___ INPUT DATA

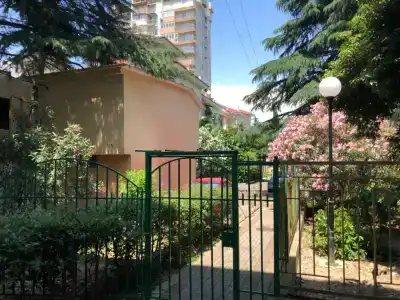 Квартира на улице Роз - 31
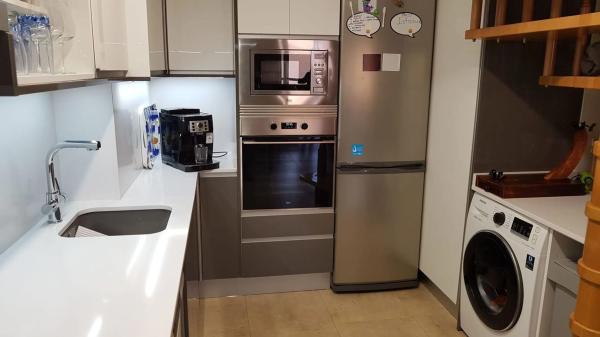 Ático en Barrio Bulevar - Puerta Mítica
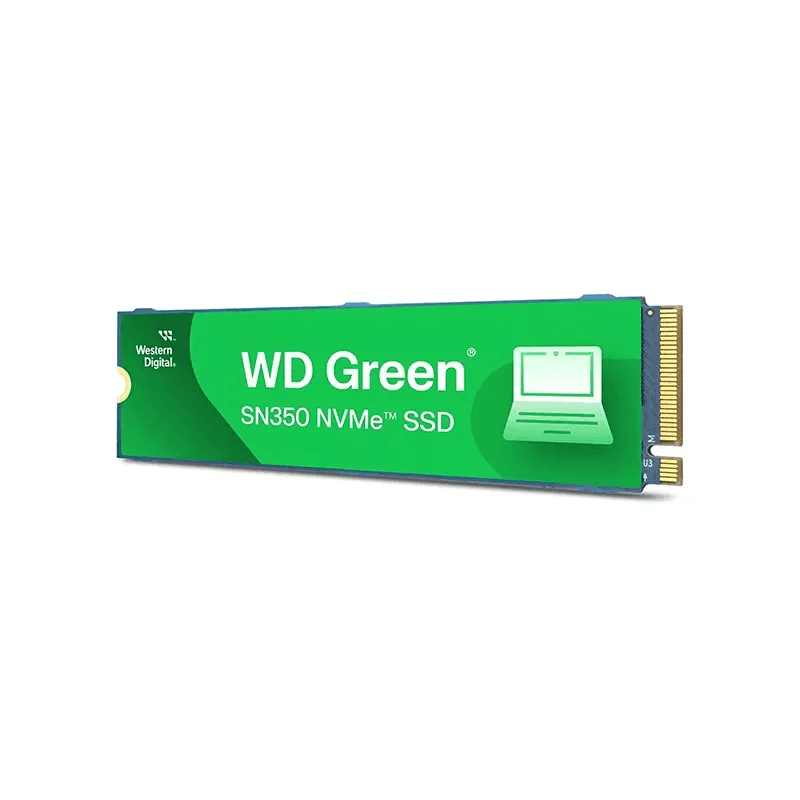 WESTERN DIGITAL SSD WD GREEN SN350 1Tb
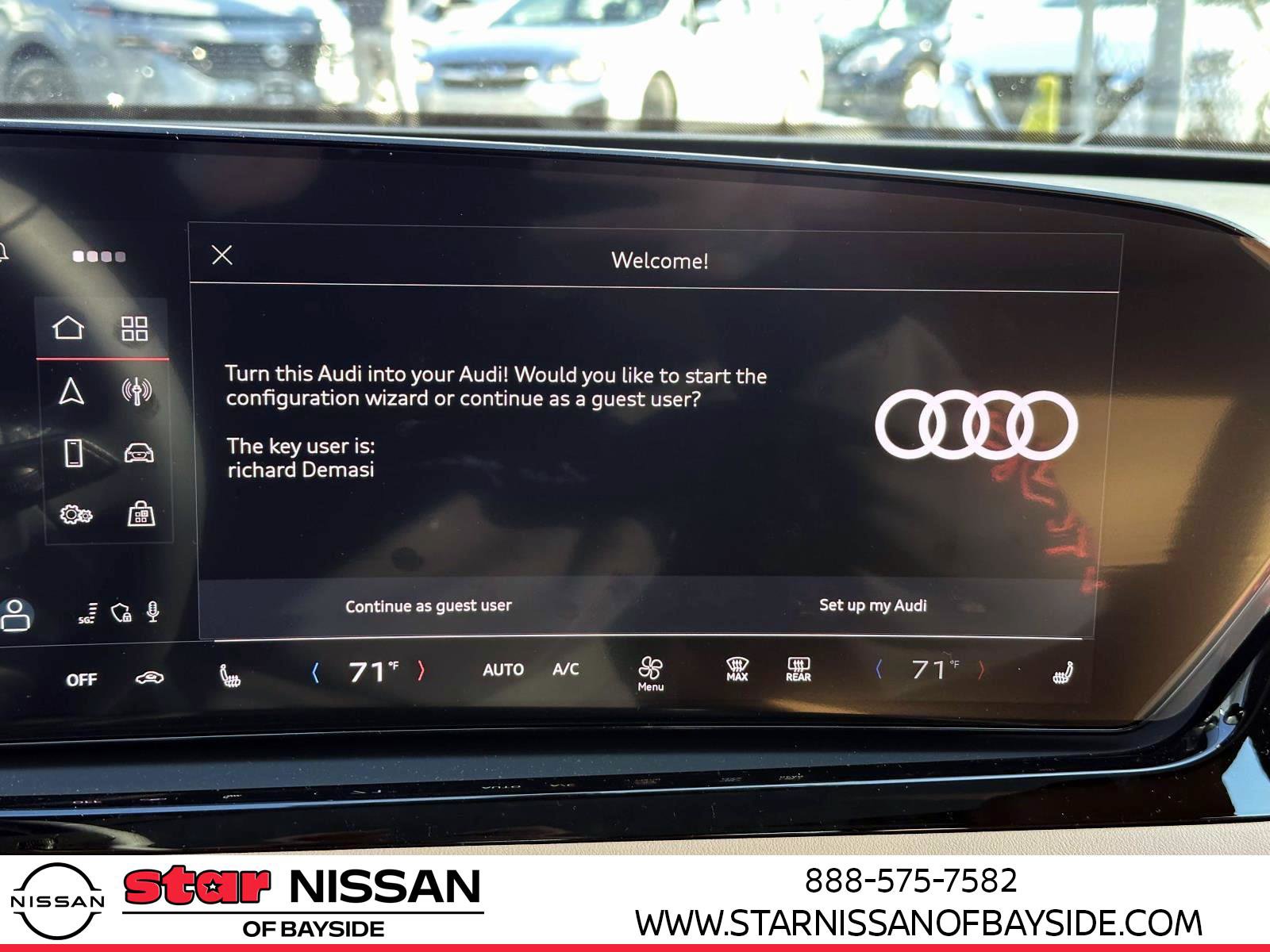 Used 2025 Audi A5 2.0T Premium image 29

______

### INSTRUCTIONS TO FOLLOW
Output exactly, and with no pictures, the lines from the line that holds "WESTERN DIGITAL SSD WD GREEN SN350 1Tb" through the last line of the listing above.

### RESULT OF THIS EXERCISE
 WESTERN DIGITAL SSD WD GREEN SN350 1Tb
 Used 2025 Audi A5 2.0T Premium image 29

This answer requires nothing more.